В ту же ночь мы приехали к своему приятелю и после короткого совещания мы с ним взяли мальчиков и пустились в дорогу. Подобную добычу нельзя было долго укрывать под носом врагов: следовало как можно скорее сбыть ее с рук. На следующий день утром, мы слезли с коней перед кунацкой старшины Каирбека. По обыкновению его не было дома. Приходилось ждать его до восхода солнца; до того времени поднялись бы на ноги дворовые и гости; а мы вовсе не желали, чтобы секрет наш сделался известен кому-нибудь, кроме самого хозяина. Что тут делать? Товарищ мой, Джунис, известный мастер на штуки, нашелся тотчас. Вошел прямо на двор хозяина и стуком в окно кухни разбудил служанку дома. «Так и так, — говорит ей, — по приказанию Каирбека привезли мы двух мальчишек. Надобно сейчас же спрятать их в таком месте, где бы их никто не мог видеть. Так, мол, приказал сам хозяин. Да чтоб она, собачья дочь, не проболтнула тайны, иначе пойдет путешествовать на хвосте коня от хозяина к хозяину». После такого наставления, разумеется, служанке ничего не оставалось, как припрятать подальше наших пленников и натянуть крепчайшую узду на бабий свой язык. Джунис прибавил еще, чтоб она ни под каким видом не заговорила с пленными и если б они сами покусились что сказать, то зажала бы им рот. Успокоившись насчет пленников, мы вошли в кунацкую. Одни из гостей молились на разостланных на полу оленьих шкурах, другие, сидя на дворе, совершали омовение, а третьи издавали сильнейший храп, как будто на свете не существовало вовсе ни заботы, ни молитв. Мы спросили о Каирбеке, хотя, может быть, лучше самих гостей знали, где проводит он это время. Нас просили подождать. Развесив свое оружие на стене, мы сели на одной из длинных скамей, расставленных по углам кунацкой. Раннее посещение наше возбудило любопытство; гости исподлобья осматривали нас, желая, вероятно, по нашей наружности узнать, что мы за люди и зачем так рано приехали. Некоторые даже будто нарочно выходили на двор и, зевая да потягиваясь, осматривали наших коней. А прямо нас спросить никто не решался, зная наперед, что не получат настоящего [158] ответа. Наконец, воротился и хозяин. Увидев меня, он быстро, не давая произнести обычного приветствия, спросил: «где ты, молодец, оставил своего брата?» Вместо прямого ответа я сказал, что желал бы переговорить с ним наедине. Каирбек схватил меня за плечо и поспешно вывел из сакли. Джунис последовал за мной.

— Это что за человек? — спросил живо хозяин, когда мы очутились позади сакли, показывая рукой на Джуниса.

— Это мой товарищ, — отвечал я.

— Ну, так говори же, где оставил ты брата?

— Брат остался пока в доме этого мужа и прислал тебе поклон да маленькую добычу С просьбой зарыть ее в землю так, чтоб и следа не осталось.

— Ого, какой молодец! — проговорил весело хозяин. — Зарыть в землю, да еще так, чтоб нельзя было и следов сыскать! Одно слово: молодец твой брат! Не любит, чтоб изо рта торчал кусок; нужно, говорит, совсем проглотить. Попробуем-ка и мы... да не большой ли кусок-то? Пожалуй, не влезет еще в рот.

— Кусок очень невелик по твоей пасти, — сказал Джунис, — всего двое мальчишек.

— А ты когда мерил мою пасть? — спросил хозяин, вперив острые глаза свои в Джуниса.

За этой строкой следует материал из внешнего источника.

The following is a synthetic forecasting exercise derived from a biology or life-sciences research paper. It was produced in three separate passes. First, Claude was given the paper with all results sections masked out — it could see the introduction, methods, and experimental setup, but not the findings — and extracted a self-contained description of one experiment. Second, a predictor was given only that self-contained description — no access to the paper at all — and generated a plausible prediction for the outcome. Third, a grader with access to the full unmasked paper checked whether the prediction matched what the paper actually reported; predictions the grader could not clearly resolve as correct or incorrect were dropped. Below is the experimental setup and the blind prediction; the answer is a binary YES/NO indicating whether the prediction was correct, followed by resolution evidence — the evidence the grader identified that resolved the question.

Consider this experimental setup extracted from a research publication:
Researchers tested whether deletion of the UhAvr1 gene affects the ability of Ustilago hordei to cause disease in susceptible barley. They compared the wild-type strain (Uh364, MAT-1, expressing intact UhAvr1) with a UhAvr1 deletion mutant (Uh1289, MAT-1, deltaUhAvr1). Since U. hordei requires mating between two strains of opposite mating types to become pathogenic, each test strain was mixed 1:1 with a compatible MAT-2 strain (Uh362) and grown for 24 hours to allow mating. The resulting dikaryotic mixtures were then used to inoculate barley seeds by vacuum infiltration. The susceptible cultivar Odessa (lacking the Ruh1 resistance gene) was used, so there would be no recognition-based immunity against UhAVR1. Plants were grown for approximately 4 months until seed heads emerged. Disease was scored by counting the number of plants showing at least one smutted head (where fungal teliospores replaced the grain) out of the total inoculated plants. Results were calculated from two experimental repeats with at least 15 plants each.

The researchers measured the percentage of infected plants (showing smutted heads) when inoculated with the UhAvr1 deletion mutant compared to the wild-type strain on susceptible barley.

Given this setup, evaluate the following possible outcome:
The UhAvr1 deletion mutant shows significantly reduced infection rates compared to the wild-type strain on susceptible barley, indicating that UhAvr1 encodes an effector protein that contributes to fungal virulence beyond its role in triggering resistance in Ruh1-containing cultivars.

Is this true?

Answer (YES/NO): NO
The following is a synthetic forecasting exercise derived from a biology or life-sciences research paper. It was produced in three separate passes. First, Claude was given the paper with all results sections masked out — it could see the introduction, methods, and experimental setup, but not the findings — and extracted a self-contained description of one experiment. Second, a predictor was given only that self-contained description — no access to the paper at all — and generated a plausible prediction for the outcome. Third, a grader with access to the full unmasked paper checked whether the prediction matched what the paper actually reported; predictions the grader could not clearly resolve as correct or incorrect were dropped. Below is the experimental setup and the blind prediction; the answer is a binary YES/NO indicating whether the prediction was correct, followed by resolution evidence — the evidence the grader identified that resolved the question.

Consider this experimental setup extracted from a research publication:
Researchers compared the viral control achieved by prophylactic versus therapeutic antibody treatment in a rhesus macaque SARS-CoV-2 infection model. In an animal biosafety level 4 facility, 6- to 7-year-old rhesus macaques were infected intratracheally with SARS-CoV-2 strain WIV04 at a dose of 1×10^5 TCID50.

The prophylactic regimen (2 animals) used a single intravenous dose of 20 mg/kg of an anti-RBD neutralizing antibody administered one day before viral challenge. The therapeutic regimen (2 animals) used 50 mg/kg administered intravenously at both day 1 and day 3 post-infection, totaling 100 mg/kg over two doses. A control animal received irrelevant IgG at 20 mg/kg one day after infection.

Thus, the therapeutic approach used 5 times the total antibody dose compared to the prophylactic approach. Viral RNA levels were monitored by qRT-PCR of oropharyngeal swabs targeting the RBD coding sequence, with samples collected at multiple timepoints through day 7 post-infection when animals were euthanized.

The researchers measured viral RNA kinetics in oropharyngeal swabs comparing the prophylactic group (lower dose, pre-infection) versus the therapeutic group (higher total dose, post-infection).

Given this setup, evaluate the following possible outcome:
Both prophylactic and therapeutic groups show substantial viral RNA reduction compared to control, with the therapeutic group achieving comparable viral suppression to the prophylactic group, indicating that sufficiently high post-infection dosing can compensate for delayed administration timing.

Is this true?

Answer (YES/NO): NO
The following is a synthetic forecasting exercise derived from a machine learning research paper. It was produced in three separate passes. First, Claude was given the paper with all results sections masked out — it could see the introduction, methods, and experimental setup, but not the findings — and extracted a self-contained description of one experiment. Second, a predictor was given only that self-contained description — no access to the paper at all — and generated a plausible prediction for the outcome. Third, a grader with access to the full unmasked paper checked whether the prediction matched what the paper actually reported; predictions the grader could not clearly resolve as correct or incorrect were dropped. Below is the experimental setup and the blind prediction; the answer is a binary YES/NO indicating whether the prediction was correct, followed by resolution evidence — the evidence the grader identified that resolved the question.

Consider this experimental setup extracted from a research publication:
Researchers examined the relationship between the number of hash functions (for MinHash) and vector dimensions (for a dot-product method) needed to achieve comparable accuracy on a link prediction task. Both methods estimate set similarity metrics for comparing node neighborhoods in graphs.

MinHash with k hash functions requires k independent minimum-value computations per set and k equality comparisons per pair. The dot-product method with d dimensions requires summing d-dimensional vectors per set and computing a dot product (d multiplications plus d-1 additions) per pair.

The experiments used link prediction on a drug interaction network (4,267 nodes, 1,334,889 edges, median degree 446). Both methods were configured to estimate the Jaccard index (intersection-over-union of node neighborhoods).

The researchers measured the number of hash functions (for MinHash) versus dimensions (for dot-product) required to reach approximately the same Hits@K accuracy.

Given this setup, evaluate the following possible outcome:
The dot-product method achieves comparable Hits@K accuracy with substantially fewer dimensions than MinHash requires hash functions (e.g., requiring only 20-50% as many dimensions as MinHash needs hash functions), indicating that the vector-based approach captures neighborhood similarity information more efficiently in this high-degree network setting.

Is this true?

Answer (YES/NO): NO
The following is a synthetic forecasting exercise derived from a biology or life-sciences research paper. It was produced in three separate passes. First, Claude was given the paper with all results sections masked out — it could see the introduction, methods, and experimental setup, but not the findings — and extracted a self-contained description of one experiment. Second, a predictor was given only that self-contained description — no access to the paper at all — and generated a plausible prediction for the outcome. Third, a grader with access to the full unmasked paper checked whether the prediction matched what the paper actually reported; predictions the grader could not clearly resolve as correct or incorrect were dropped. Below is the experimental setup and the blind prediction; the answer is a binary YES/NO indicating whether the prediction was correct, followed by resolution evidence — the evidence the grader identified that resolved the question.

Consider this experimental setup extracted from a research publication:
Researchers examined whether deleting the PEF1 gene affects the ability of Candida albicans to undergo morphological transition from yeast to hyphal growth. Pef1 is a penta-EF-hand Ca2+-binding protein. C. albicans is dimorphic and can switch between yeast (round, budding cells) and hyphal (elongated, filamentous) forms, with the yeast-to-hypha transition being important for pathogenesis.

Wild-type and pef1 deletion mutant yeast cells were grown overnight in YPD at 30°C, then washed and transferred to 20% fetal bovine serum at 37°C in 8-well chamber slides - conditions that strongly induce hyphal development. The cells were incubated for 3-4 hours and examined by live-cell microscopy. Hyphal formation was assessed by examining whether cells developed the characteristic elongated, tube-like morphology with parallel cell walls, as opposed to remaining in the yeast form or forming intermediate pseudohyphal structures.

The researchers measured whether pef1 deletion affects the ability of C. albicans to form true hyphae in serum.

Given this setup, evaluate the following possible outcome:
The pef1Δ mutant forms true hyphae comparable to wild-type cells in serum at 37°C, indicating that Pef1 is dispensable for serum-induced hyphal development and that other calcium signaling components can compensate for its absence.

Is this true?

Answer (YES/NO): YES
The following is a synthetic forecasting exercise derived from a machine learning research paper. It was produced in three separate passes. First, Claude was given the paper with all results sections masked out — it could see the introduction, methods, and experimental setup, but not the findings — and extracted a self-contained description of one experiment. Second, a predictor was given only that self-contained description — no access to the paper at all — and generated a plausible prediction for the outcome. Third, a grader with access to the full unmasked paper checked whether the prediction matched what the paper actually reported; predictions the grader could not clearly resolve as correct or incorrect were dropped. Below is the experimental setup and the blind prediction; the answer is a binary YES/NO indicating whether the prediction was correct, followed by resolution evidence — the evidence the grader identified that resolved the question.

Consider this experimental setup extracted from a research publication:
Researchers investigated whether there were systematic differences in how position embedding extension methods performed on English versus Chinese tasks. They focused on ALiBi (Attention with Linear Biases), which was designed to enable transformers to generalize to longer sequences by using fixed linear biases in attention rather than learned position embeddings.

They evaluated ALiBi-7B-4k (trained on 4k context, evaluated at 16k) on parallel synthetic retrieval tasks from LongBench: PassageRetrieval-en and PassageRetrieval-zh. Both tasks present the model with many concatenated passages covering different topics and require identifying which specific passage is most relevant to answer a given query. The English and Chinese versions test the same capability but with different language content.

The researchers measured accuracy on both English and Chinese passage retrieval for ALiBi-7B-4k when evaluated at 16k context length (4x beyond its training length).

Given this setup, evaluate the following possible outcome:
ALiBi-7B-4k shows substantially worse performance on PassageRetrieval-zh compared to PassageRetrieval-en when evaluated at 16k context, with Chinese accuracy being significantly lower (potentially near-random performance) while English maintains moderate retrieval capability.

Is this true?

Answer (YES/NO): NO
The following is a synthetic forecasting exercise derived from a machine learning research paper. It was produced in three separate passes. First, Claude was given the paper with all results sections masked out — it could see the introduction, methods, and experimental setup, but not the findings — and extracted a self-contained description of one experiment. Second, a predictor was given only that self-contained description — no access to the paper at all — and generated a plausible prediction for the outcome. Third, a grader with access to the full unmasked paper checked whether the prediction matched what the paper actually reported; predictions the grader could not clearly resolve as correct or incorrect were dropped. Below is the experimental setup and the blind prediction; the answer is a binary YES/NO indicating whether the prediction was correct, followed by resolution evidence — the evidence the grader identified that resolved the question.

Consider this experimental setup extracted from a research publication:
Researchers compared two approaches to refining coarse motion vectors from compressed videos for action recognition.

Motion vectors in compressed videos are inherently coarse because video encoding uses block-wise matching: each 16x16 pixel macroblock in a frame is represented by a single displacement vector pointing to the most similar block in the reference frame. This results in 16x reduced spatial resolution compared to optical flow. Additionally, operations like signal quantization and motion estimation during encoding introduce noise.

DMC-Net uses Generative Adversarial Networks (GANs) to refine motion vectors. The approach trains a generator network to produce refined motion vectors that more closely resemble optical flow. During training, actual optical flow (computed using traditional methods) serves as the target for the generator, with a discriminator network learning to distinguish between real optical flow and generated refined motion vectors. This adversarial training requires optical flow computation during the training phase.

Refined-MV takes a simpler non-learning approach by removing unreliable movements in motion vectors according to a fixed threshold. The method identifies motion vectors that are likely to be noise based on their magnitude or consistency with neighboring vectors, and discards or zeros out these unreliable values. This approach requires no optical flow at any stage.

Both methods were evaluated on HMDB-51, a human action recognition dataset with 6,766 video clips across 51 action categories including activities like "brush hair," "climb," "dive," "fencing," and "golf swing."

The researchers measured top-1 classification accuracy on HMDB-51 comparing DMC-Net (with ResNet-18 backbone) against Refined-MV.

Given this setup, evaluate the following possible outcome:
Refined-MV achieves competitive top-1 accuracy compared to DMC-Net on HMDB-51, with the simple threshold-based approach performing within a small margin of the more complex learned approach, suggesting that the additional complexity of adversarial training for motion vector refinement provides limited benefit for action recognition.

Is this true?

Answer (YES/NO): NO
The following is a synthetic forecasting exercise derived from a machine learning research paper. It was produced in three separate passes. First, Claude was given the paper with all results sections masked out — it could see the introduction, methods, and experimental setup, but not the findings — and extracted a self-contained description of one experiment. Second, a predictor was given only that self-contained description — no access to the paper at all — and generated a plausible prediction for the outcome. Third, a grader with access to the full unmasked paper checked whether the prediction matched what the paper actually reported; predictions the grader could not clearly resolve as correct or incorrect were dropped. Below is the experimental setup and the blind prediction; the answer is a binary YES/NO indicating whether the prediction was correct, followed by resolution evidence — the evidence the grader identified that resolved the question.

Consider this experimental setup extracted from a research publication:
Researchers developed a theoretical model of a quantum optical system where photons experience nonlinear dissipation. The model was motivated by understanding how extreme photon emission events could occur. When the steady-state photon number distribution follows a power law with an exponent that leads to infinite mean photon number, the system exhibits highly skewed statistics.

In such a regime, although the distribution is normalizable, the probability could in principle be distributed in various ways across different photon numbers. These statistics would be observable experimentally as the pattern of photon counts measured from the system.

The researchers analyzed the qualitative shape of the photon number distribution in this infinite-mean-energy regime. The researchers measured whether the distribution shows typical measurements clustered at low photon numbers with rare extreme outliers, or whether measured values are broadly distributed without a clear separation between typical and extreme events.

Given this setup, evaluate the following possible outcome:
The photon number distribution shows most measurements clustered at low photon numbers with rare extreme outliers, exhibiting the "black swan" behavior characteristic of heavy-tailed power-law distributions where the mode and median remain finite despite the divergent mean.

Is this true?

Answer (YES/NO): YES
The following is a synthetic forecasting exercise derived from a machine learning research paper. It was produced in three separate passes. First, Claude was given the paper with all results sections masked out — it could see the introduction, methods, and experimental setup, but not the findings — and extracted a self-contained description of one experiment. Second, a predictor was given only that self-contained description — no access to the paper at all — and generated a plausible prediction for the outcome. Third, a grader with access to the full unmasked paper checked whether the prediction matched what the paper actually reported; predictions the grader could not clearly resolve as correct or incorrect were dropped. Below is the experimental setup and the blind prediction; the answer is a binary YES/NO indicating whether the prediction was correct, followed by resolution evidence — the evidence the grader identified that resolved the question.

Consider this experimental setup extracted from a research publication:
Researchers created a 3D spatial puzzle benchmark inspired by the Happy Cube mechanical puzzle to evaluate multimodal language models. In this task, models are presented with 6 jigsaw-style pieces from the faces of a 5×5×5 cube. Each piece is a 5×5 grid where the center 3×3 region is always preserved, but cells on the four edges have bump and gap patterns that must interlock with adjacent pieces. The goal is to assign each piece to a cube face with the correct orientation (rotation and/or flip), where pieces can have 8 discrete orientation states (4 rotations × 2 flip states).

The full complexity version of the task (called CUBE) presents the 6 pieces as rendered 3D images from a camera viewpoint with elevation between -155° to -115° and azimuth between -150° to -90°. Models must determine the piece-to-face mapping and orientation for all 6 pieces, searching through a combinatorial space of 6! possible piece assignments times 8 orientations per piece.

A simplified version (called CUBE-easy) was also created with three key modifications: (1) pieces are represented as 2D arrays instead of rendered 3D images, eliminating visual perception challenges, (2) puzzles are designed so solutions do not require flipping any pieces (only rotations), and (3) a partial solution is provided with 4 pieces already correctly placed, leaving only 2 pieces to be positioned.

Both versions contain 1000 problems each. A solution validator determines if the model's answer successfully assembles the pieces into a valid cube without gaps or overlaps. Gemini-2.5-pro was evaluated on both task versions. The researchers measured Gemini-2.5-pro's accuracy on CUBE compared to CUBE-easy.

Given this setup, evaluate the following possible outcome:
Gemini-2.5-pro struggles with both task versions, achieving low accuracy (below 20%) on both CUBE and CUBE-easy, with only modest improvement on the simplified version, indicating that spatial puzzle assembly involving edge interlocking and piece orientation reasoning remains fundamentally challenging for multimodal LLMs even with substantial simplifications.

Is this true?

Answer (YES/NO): YES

— Нужно только раз взглянуть на кабана, чтоб убедиться в ширине его рта, — отвечал тот, не раздумывая.

— Гм!.. Да, где же ваша добыча?

— В твоей кладовой.

— Как так? Без моего ведома!

Тут Джунис рассказал ему хитрость, к которой мы прибегли по необходимости. Каирбек остался очень доволен нашей проделкой. Особенно понравилось ему то, что мы так хорошо знали его львиные замашки. Желая еще более поразить нас своим могуществом, он оставил у себя пленных, с тем, чтобы подарить их в тот же день одному из своих гостей. Нам же дал пять отличных коней, выезженных так, что садись да и поезжай. Другой бы на этом и остановился, потому что чего более стоили два мальчика? Но Каирбек, бывало, как разгорячится, забывал решительно всякие расчеты. Пригоршнями кидал свое добро.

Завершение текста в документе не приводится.